- **SUPPLIED DATA**:
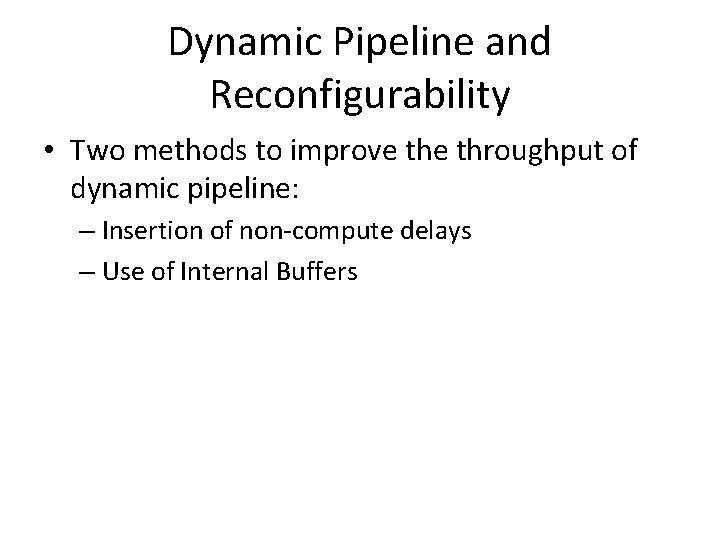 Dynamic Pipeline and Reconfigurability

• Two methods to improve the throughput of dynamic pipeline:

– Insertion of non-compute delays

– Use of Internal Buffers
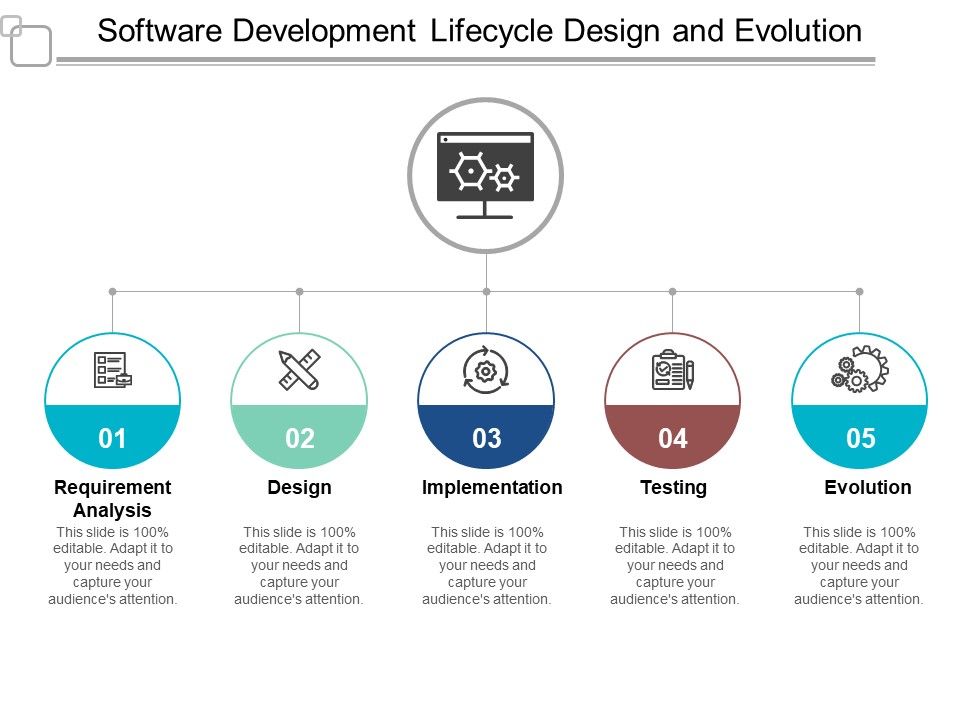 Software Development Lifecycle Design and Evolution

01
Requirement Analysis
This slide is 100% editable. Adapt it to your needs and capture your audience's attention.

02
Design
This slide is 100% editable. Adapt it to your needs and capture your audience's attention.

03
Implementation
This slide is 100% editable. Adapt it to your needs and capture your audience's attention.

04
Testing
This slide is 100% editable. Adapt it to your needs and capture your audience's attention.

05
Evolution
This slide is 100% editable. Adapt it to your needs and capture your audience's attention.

--

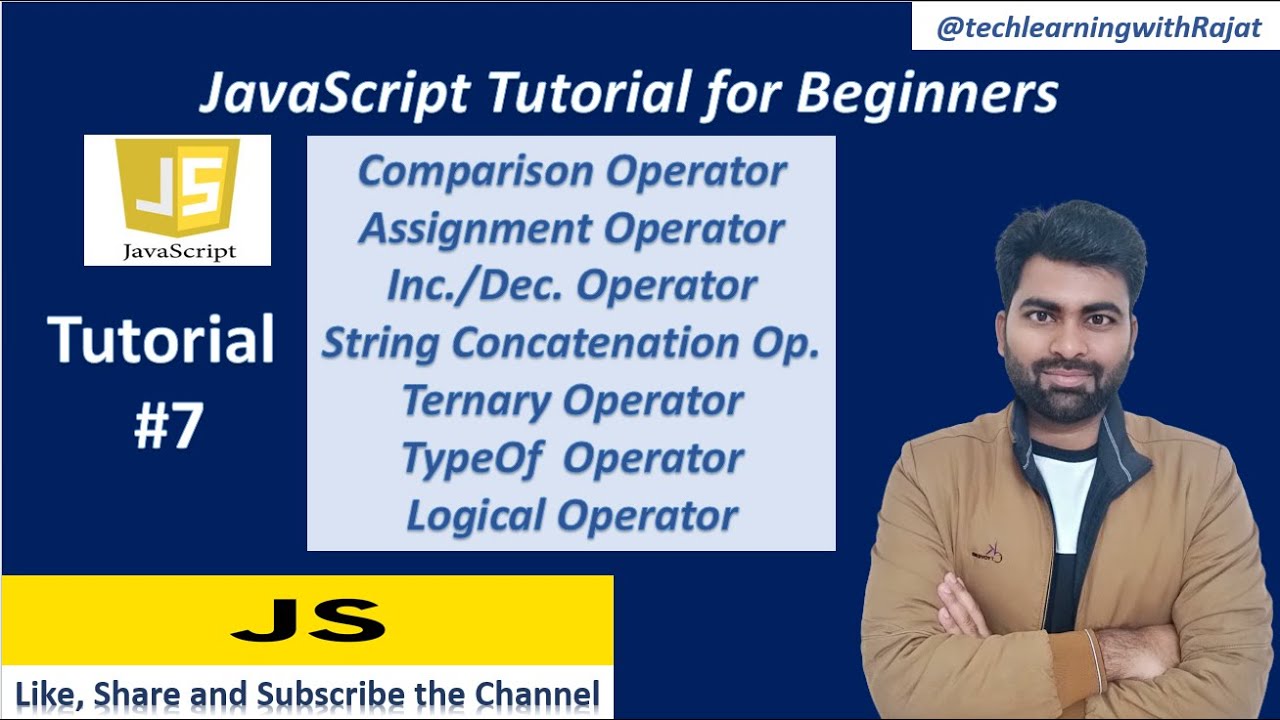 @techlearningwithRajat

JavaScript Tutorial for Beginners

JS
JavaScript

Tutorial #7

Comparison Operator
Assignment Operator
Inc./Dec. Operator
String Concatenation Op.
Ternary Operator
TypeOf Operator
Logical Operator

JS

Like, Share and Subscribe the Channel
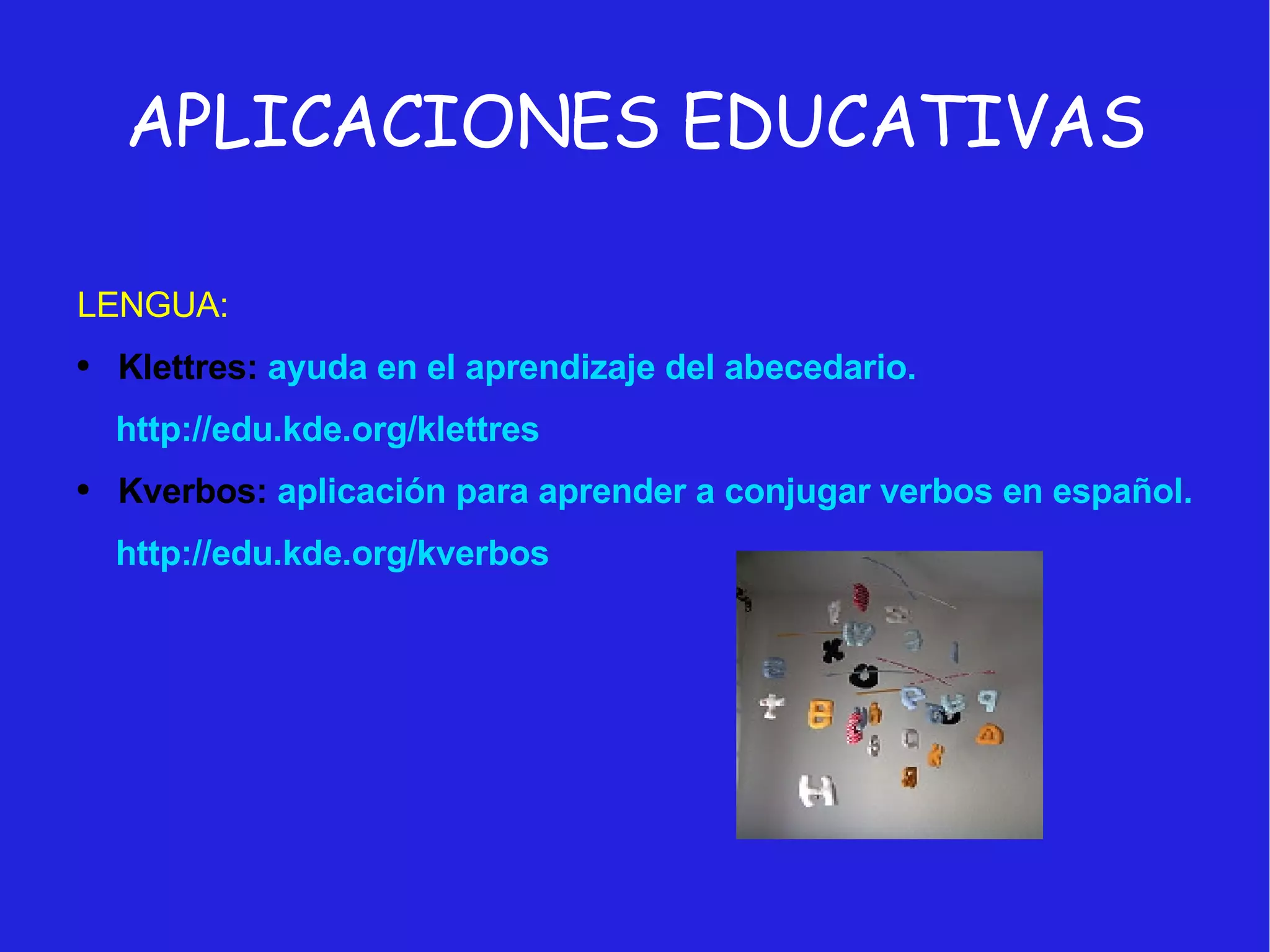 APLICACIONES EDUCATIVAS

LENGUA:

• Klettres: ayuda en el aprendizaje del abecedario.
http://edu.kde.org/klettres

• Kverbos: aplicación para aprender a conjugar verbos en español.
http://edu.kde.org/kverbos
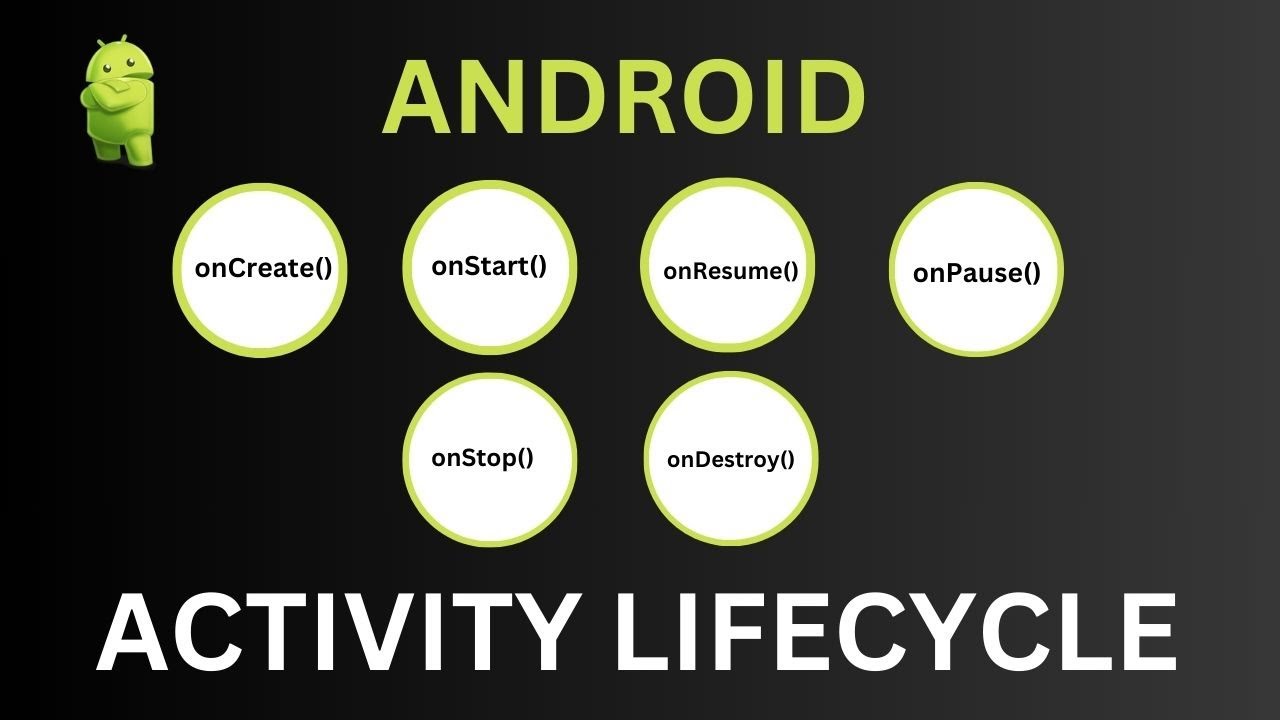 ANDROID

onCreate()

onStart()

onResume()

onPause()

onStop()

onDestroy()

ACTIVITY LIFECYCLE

- **TASK DESCRIPTION**: From the material above, output only the span of lines that starts at the one containing "Two methods to" and finishes at the one containing "Requirement Analysis", word for word and free of pictures.

- **ANSWER TO THIS PROBLEM**:
• Two methods to improve the throughput of dynamic pipeline:

– Insertion of non-compute delays

– Use of Internal Buffers
 Software Development Lifecycle Design and Evolution

01
Requirement Analysis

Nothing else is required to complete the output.